== Lesetext ==
Dass Wasser nicht einfach so aus der Leitung kommt, war uns schon immer bewusst. Warum aber in einem Land wie Panama, wo es neun Monate kübelweise regnet (bei uns bis 4000m3 im Jahr pro m2), überall Wassermangel herrscht, ist eigentlich nicht logisch. Besonders prekär ist die Lage in abgelegenen, ländlichen Regionen wie bei uns in der Comarca. Obwohl schon Millionen US-Dollar in Wasserprojekte «geflossen» sind, fließt in so manch verlegtem Rohr kein Wasser und es bleibt vielen nichts anderes übrig als das Wasser in Kanistern irgendwo am Bach zu holen.

Aber eben, im Unterschied zu vielen Ortschafen im Ngäbe-Gebiet, haben wir das Glück, immerhin eine «funktionierende» Wassersversorgung zu haben. Konkret heißt dies, dass im Idealfall das Wasser so ab 20:00 Uhr bei uns kommt und es dann im Laufe der Nacht schafft unsere Tanks zu füllen. Tagsüber kommt kein Wasser aus der Leitung. Weiter fällt gefühlt einmal wöchentlich die Versorgung für mindestens einen Tag aus, wenn irgendwo wieder ein Schaden im System ist. Häufig wird dies gar nicht gemeldet, wo es dann auch mehrere Tage gehen kann bis der Schaden behoben wird. Aber eben, trotz allem können wir im Vergleich mit anderen dankbar sein, dass zumindest immer wieder mal Wasser aus dem System kommt…

Die Frage ist: Wo genau liegt das Problem? Eine außenstehende Person wird vermutlich als erstes ein technisches Problem dahinter wittern und vielleicht meinen, dass mit ein paar neuen Rohren und einem Brunnen das Problem behoben werden könnten. Nun, wir stehen tatsächlich vor einigen technischen Herausforderungen, aber wie auch beim Thema Armut, ist die ganze Sache viel komplexer und beinhaltet auch gewichtige politische, soziale und kulturellen Faktoren. Daher lässt sich das Ganze auch nicht einfach mit Geld oder einem Hilfsprojekt lösen, denn das eigentliche Problem sind nicht die Rohre, sondern Menschen. Diese Erkenntnis bestätigt uns immer wieder in unserem Ansatz, wo wir uns viel mehr für eine Änderung der Denkweise unter den Ngäbe einsetzen möchten als für materielle Hilfen.

Entlüftungsventile unter Verdacht...

Zurück zu unserem Wasserproblem. Kürzlich hatten wir wieder mal für mehrere Tage kein Wasser. Die Leute verdächtigten mich, da wir gerade Entlüftungsventile installiert hatten (im Gegenteil helfen diese Ventile aber, dass es das Wasser nun besser über all die vielen Hügel schafft). Gemeinsam mit unserem «Wassermann» machten sich ein paar von uns im Dorf auf den Weg und fanden das Problem dann später am Anfang unserer 8km langen Wassersystems. Bei einer der Quellen hatte sich das Rohr gelöst, weil Kühe darüber trampelten. Die Kühe sollten zwar gar nicht hier rumlaufen, aber wäre das Rohr vergraben gewesen, wäre dies gar nicht passiert.

== Datenauszüge ==
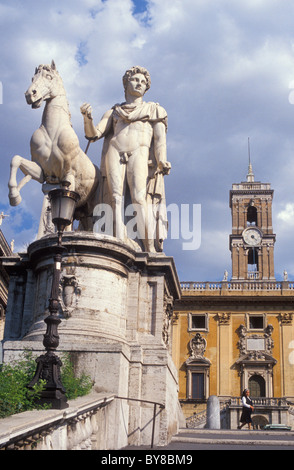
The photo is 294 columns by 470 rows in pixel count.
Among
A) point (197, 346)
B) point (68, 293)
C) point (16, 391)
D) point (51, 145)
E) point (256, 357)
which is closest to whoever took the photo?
point (16, 391)

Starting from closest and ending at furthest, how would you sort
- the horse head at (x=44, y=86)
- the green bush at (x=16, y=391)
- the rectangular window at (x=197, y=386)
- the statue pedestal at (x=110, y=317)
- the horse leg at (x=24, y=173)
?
the green bush at (x=16, y=391) → the statue pedestal at (x=110, y=317) → the horse leg at (x=24, y=173) → the horse head at (x=44, y=86) → the rectangular window at (x=197, y=386)

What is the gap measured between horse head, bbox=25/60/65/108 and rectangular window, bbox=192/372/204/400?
33914 millimetres

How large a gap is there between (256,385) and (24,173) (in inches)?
1388

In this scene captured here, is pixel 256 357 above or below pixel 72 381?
above

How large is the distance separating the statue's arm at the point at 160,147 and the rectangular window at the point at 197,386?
32460 millimetres

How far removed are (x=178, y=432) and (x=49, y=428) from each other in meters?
6.71

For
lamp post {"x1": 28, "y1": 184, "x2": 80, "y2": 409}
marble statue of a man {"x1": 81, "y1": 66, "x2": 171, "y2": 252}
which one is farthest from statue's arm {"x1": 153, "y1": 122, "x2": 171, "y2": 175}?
lamp post {"x1": 28, "y1": 184, "x2": 80, "y2": 409}

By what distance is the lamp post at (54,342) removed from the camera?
6.64m

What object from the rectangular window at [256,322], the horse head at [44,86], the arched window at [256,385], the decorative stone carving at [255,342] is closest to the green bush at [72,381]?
the horse head at [44,86]

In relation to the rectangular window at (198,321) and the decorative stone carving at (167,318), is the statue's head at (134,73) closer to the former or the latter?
the decorative stone carving at (167,318)

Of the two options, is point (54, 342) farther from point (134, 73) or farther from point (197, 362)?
point (197, 362)

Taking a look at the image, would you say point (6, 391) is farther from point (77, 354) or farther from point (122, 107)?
point (122, 107)

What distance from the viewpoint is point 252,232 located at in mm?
63281

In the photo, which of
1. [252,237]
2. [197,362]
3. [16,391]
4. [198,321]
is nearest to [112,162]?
[16,391]
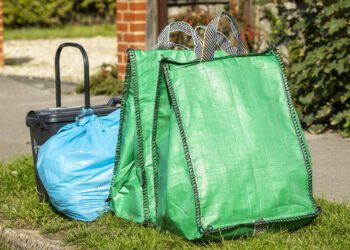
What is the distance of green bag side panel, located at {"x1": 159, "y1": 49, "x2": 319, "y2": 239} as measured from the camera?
157 inches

== Aufgabenstellung ==
Warum hatte sich laut dem Lesetext bei einer der Quellen das Rohr gelöst? Die Einträge spielen hierfür keine Rolle.

== Ergebnis ==
Weil Kühe darüber trampelten.